Despite ChatGPT’s inability to “feel” emotions, it outperformed the average human participant across all three humor production tasks. Overall, ChatGPT 3.5 performed above 63% to 87% of human participants depending on the humor test. ChatGPT 3.5 showed particularly strong performance in the roast joke task. We found this result particularly interesting given the aggressive nature of the task. Given that ChatGPT is designed not to generate any speech that could be considered offensive or hateful, the opposite prediction could have been made.

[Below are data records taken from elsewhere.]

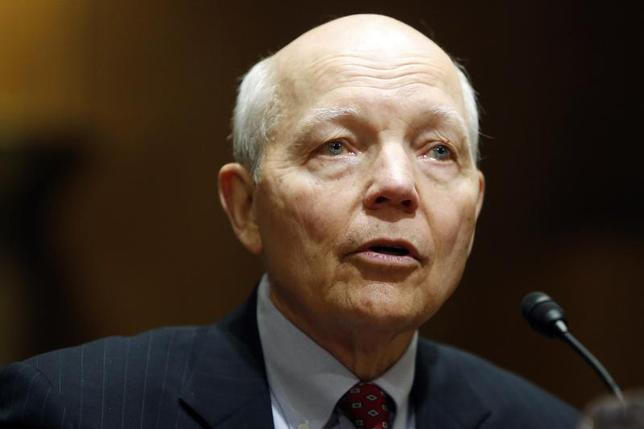 John Koskinen testifies before a Senate Finance Committee confirmation hearing on his nomination to be commissioner of the Internal Revenue Service (IRS) on the Capitol Hill in Washington, December 10, 2013. REUTERS/Jonathan Ernst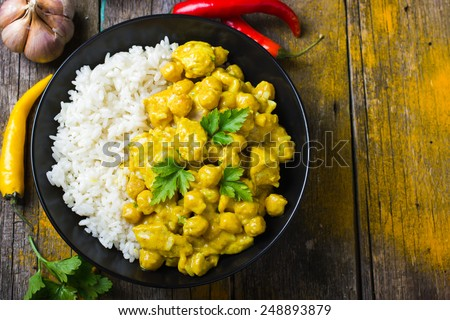 Spicy chicken and chickpeas curry and rice, top view - stock photo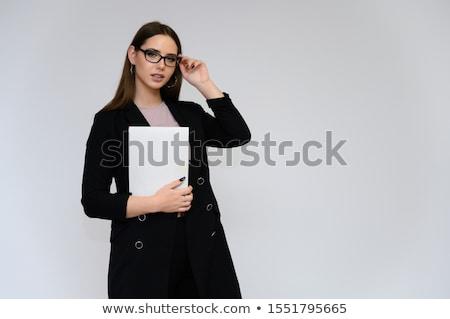Gyönyörű iskolás lány üzlet öltöny okostelefon kéz Stock fotó © Traimak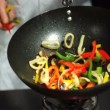 Stock Video: Chef tossing mixed vegetables in wok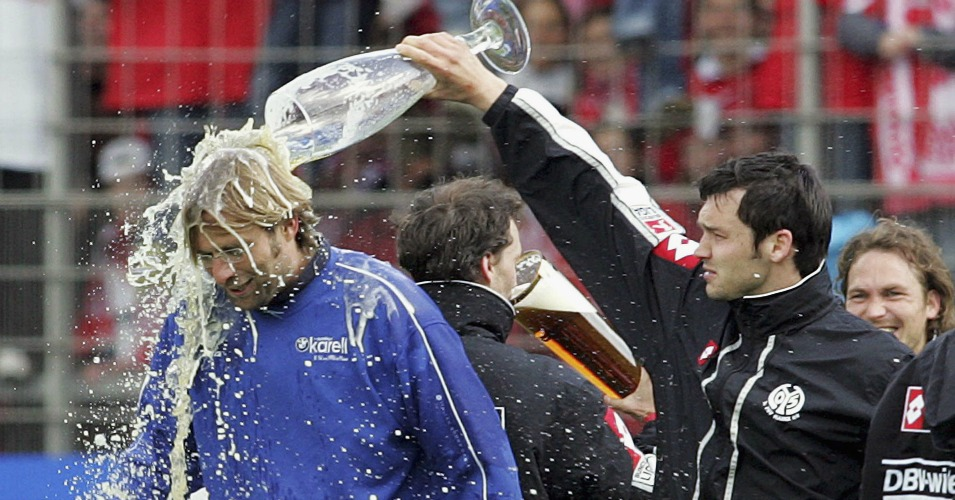 MAINZ, GERMANY - MAY 7: Benjamin Auer of Mainz pours beer on headcoach Juergen Klopp after the Bundesliga match between FSV Mainz 05 and FC Bayern Munich at the Bruchweg Stadium on May 7, 2005 in Mainz, Germany. Mainz will now stay in the top division. (Photo by Alexander Heimann/Bongarts/Getty Images) *** Local Caption *** Benjamin Auer;Juergen Klopp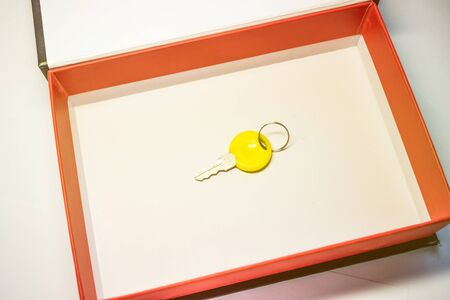 a small yellow key in a cardboard box with a red border. the key to the cell as a gift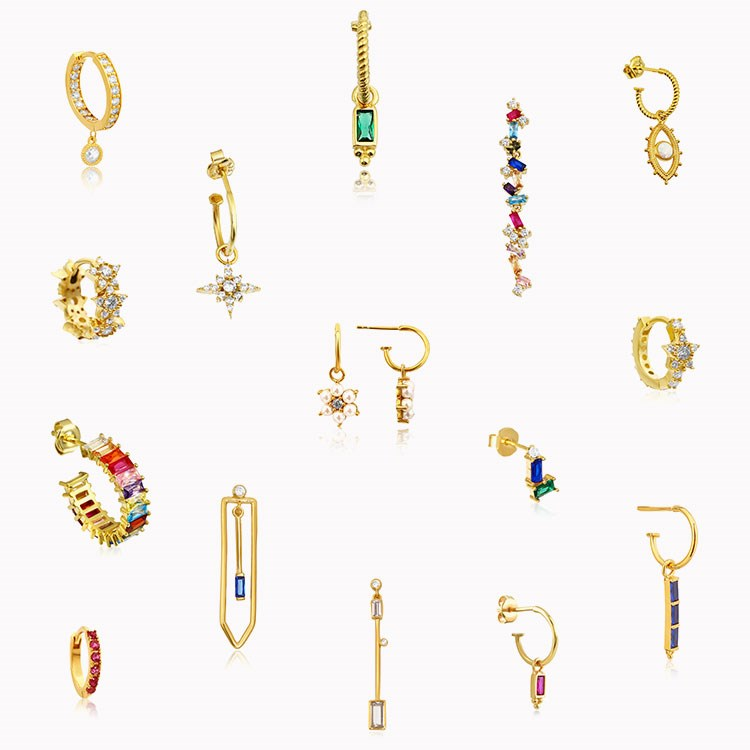a group of gold and silver earrings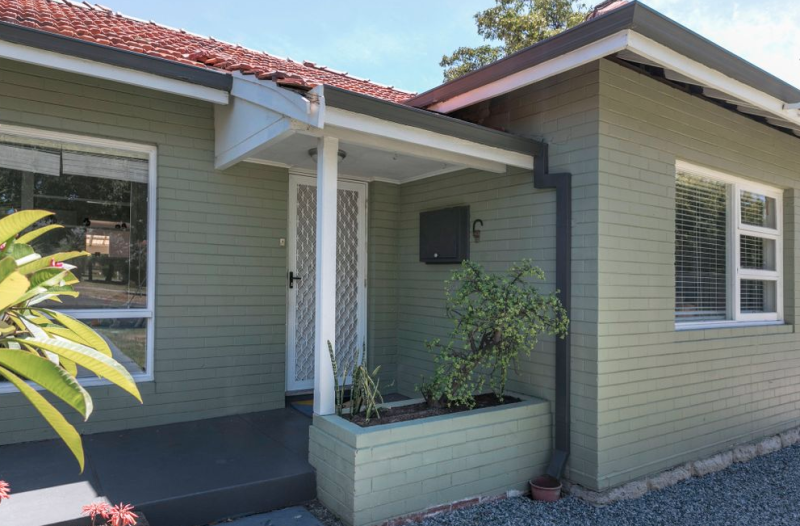 The home is selling for $459,000 and boasts three bedrooms, open plan kitchen and polished jarrah floorboards. Source: realestate.com.au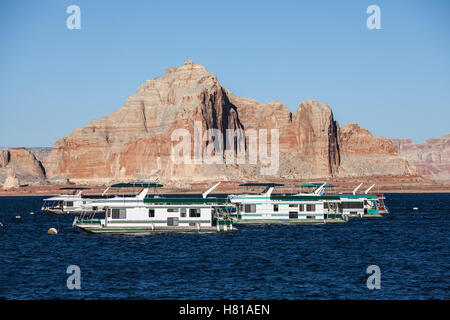 Desert sandstone peaks and houseboats on Lake Powell in the Glen Canyon National Recreation Area. - Stock Photo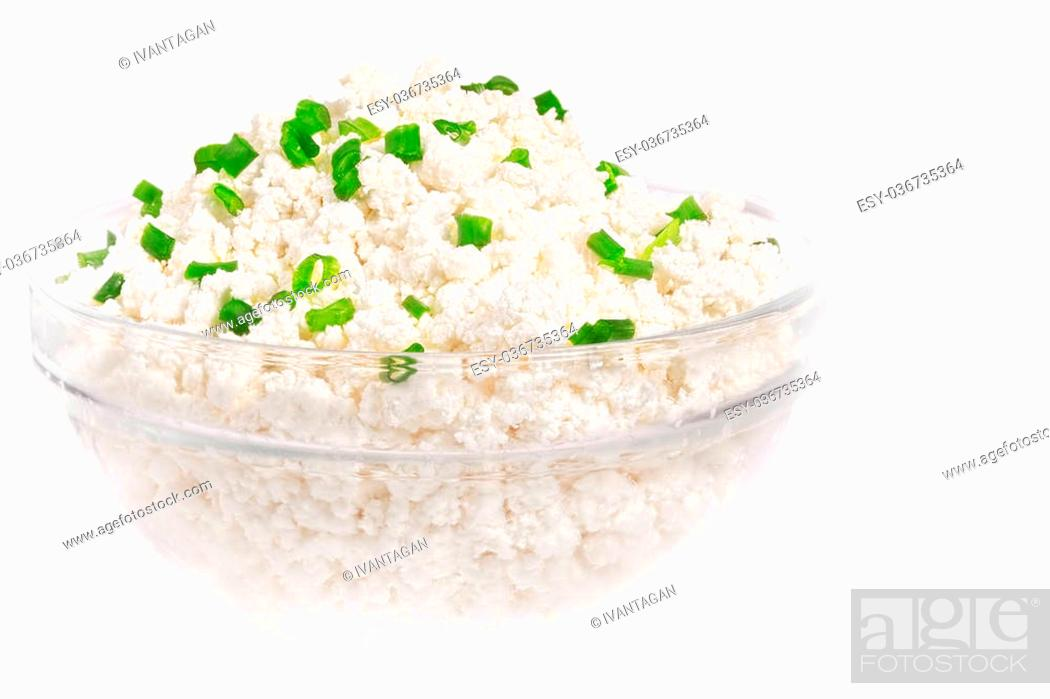 Stock Photo: Fresh cottage cheese (curd) in glass bow, isolated on white background.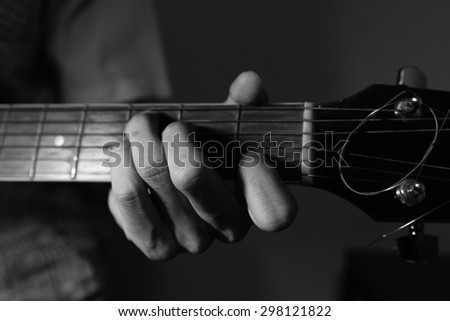 Black and White Photo of A Guy Playing Guitar in key C Major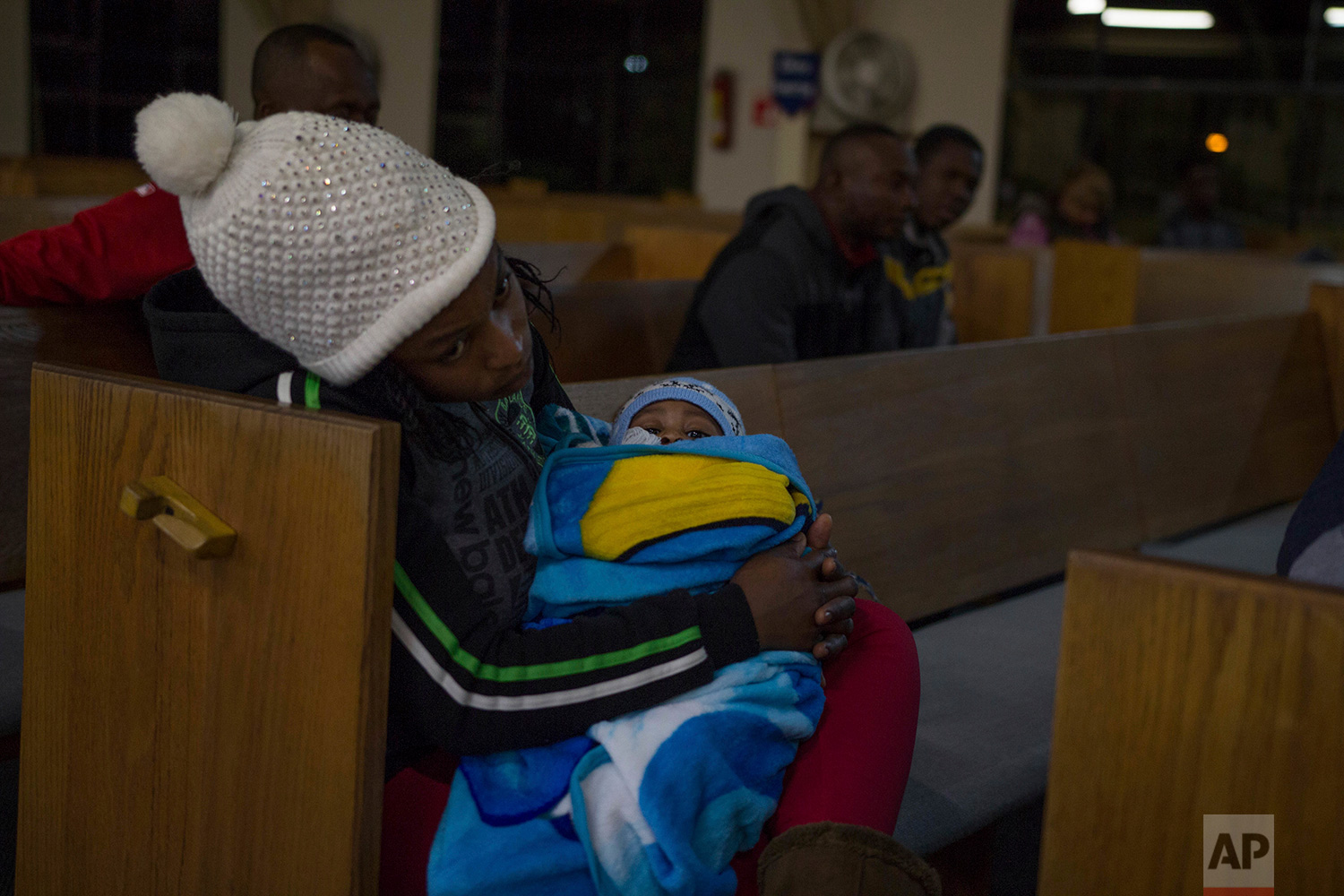 A woman holds her baby during a service at The First Baptist Church of Tijuana in Mexico, Feb. 26, 2018.The church is located in downtown Tijuana and forms an important part of Haitian community life in the city. (AP Photo/Emilio Espejel)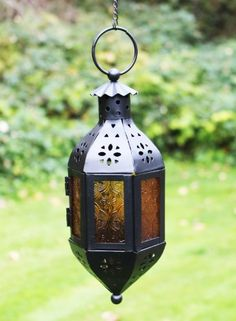 Small Orange Glass Hanging Moroccan Candle Lantern with Chain GiftGuys,http://www.amazon.com/dp/B00FN346A4/ref=cm_sw_r_pi_dp_jJEltb1G7ZR6M799
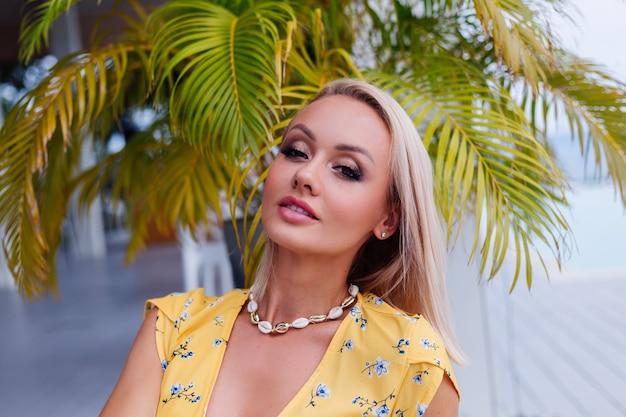 Joven mujer bonita feliz tranquila caucásica con maquillaje de noche brillante con vestido amarillo de verano y collar de conchas de mar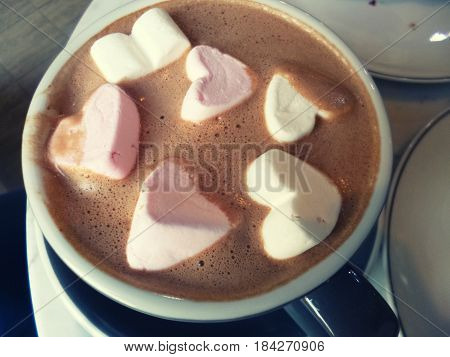 Cocoa with marshmallow. Hot chocolate with heart shaped marshmellow sweets. Romantic drink, hot beverage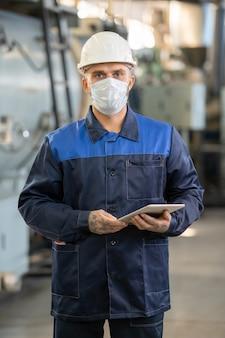 Unteransicht des jungen bärtigen ingenieurs in bauarbeiterhelm mit tablet während der kontrolle der arbeit in der fabrik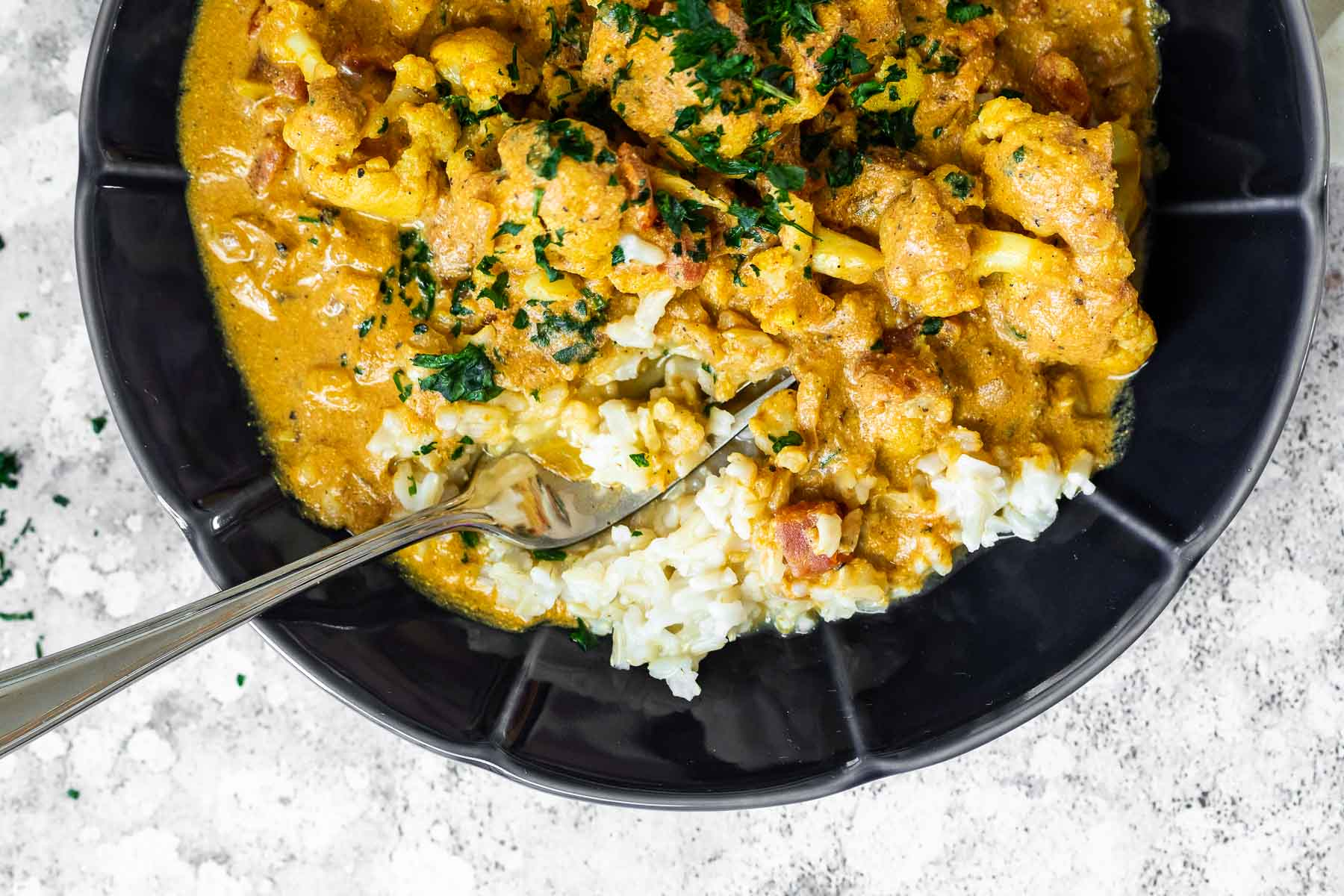 Close up of a bowl with vegan butter chicken with cauliflower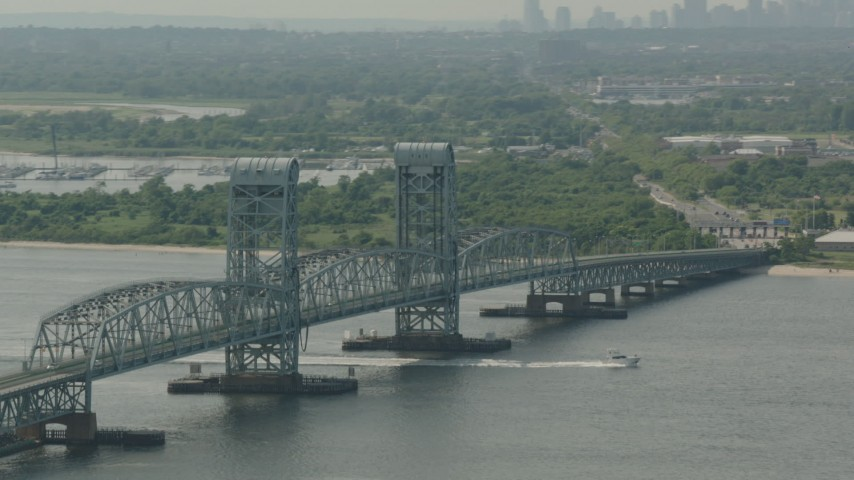 HD stock footage aerial video of tilting from a bridge to reveal the Lower Manhattan skyline, Breezy Point, New York Aerial Stock Footage PP003_057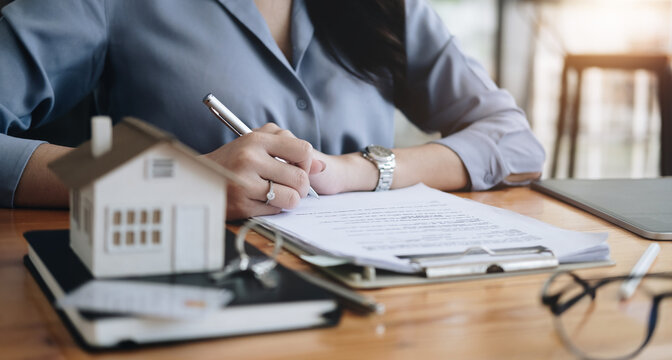 Real estate agent working sign agreement document contract for home loan insurance approving purchases for client with house model and key on wooden desk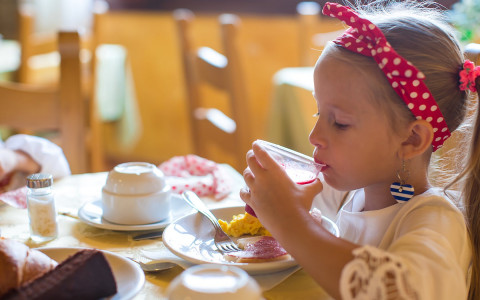 Young girl drinking juice and eating breakfast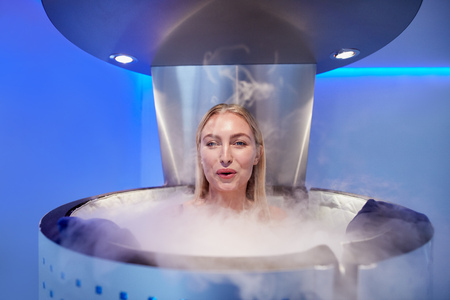 Portrait of happy young woman in a whole body cryotherapy cabin. She is looking at camera and smiling. Stock Photo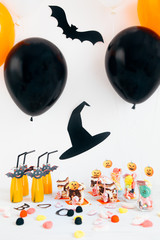 Halloween party decoration with candies and drinks on a white table.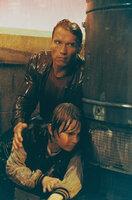 Nicht nur Danny (Austin O`Brien, unten), sondern auch die Film-Bösewichte landen in der realen Welt. Nun muss auch der Film-Cop Jack Slater (Arnold Schwarzenegger, hinten) den Sprung in die Wirklichkeit wagen ...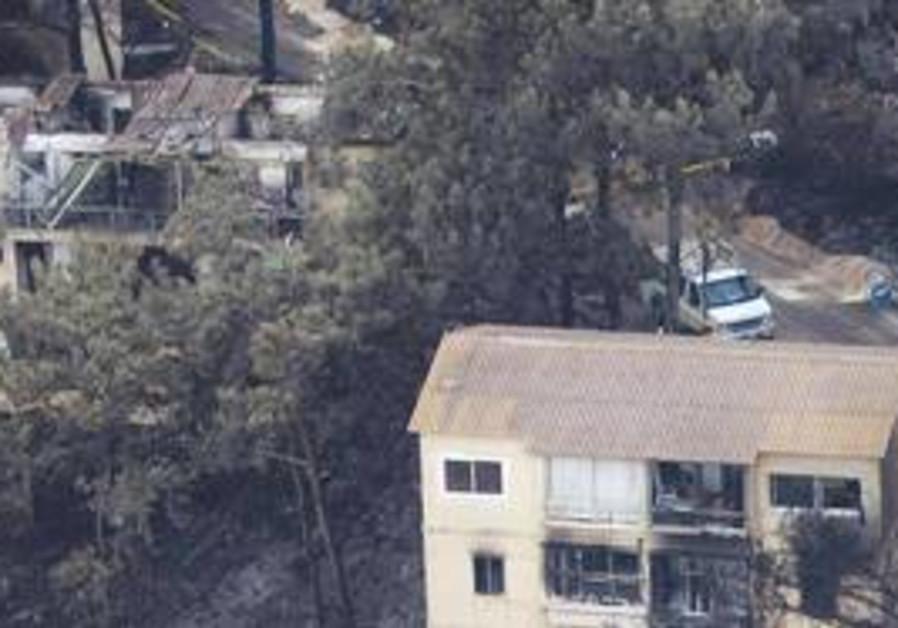 Burned homes at Kibbutz Beit Oren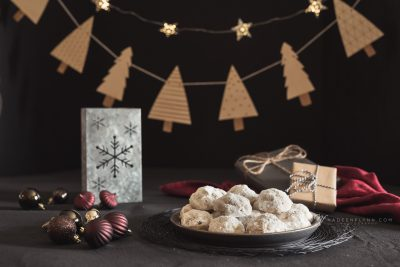 Christmas cookies on a plate with tree garland background
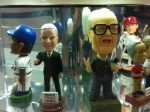 D-backs broadcaster Greg Schulte has a bobblehead located next to legendary Harry Caray.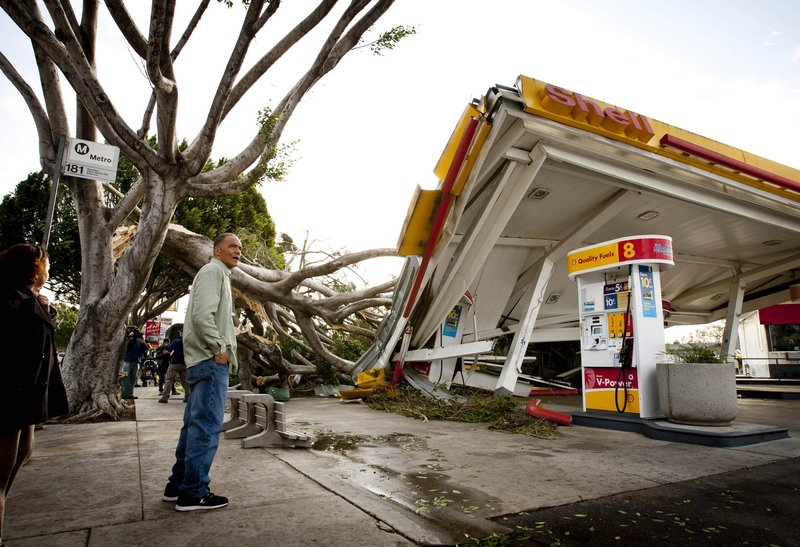 Keith Curo of Pasadena, Calif., stops to look over the damage caused by a fallen tree at a Shell gas station Thursday, as some of the worst winds in years blasted California overnight.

Study 2: ChatGPT 3.5 vs. The Onion

Given ChatGPT’s strong performance in humor production relative to laypeople, we wondered how its jokes compare to those of professional comedy writers within a commercially successful industry. For this purpose, we assessed its ability to produce satirical humor. Satire is one of the oldest types of comedy and usually involves ridiculing the vices, follies, abuses, and shortcomings of another person, group of people, or society in general. Satire can be found in many popular comedy programs from sketch comedy in Saturday Night Live to news satire in The Daily Show and The Onion.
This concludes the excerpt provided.